TEXTE FOURNI:
---*---

La proposition de la Commission prévoit ensuite que le lanceur d’alerte bénéficie de la protection lorsqu’il rend ses divulgations publiques alors même qu’elles ont été rejetées par le canal externe, c’est-à-dire l’autorité compétente désignée. Cette disposition ne devrait pas être valable. Au contraire, lorsque l’autorité constate qu’il n’y a ni comportement ni acte illégal, l’information divulguée n’est pas pertinente pour le public. La signalisation externe et directe aux médias devrait avoir lieu que dans des circonstances exceptionnelles, lorsque des intérêts d’importance sociétale vitale sont en jeu ou en dernier recours contre un danger substantiel, irréversible et imminent.
Plus particulièrement, la signalisation de secrets commerciaux au public cause un préjudice irréversible à l’entreprise. La proposition devrait donc explicitement prévoir que le lanceur doit passer par le canal interne de l’entreprise au cas où il y aurait un risque de révéler des secrets d’affaires. Le recours aux médias ne devrait pas, dans tels cas, être systématiquement autorisé.
III. Le juste équilibre entre protection du lanceur d’alerte et protection de l’entreprise
a. Les critères d’accès à la protection (article 13)
Les membres de la FEDIL encouragent la signalisation de toute information pertinente relative à une violation éventuelle du droit de l’Union. Or, il convient de veiller à ce que les salariés de mauvaise foi, qui signalent par exemple des faits hypothétiques, ne se voient pas accorder la protection prévue par la proposition de directive. Pour bénéficier d’une protection accrue, la personne concernée devrait avoir des motifs raisonnables à penser qu’il y ait violation ou abus du droit de l’Union. En effet, la directive proposée indique que «les personnes déclarantes doivent raisonnablement croire, à la lumière des circonstances et des informations dont elles disposent au moment du signalement, que les faits rapportés par elles sont véridiques». Les considérants 60 et suivants expliquent que cela est nécessaire pour protéger les entreprises contre les signalements malveillants, frivoles ou abusifs, en veillant à ce que ceux qui signalent délibérément et sciemment des informations fausses ou trompeuses ne bénéficient pas d’une protection.
Or, nous estimons qu’il faut définir de façon précise ce qu’est le «doute raisonnable» afin d’éviter les abus. Pour ce faire, il semble nécessaire de préciser qu’une personne ne peut avoir de doute raisonnable que si elle possède les connaissances nécessaires relatives à l’infraction qu’elle souhaite reporter afin d’éviter qu’une mauvaise interprétation n’affecte la réputation de l’entreprise. D’autant plus que le doute peut subsister alors qu’une affaire a été classée par l’autorité compétente, il est important de requérir des faits et éléments matériels et tangibles, permettant de déclencher une enquête.
Nous sommes également d’avis que la protection ne devrait être valable que si la personne en a la possession légitime.
De plus, avoir le doute raisonnable comme critère d’accès au régime de protection proposé risque de créer un climat de méfiance, notamment dans un petit pays tel que le Luxembourg où les réseaux sont étroits.

---*---

CONSIGNE DONNÉE:
Pourriez-vous reproduire mot pour mot le passage du texte sur la protection des lanceurs d'alerte qui commence par « Or, nous estimons » et se termine par « la possession légitime. » ?

Enregistrements d'un ensemble de questions spatiales:
---*---

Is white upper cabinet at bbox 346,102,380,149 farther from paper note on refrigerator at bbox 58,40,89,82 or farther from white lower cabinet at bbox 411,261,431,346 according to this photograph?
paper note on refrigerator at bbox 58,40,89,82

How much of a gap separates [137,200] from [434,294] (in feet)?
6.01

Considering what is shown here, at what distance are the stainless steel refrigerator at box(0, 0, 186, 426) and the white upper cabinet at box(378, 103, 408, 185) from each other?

---*---

RÉPONSE PRODUITE:
Or, nous estimons qu’il faut définir de façon précise ce qu’est le «doute raisonnable» afin d’éviter les abus. Pour ce faire, il semble nécessaire de préciser qu’une personne ne peut avoir de doute raisonnable que si elle possède les connaissances nécessaires relatives à l’infraction qu’elle souhaite reporter afin d’éviter qu’une mauvaise interprétation n’affecte la réputation de l’entreprise. D’autant plus que le doute peut subsister alors qu’une affaire a été classée par l’autorité compétente, il est important de requérir des faits et éléments matériels et tangibles, permettant de déclencher une enquête.
Nous sommes également d’avis que la protection ne devrait être valable que si la personne en a la possession légitime.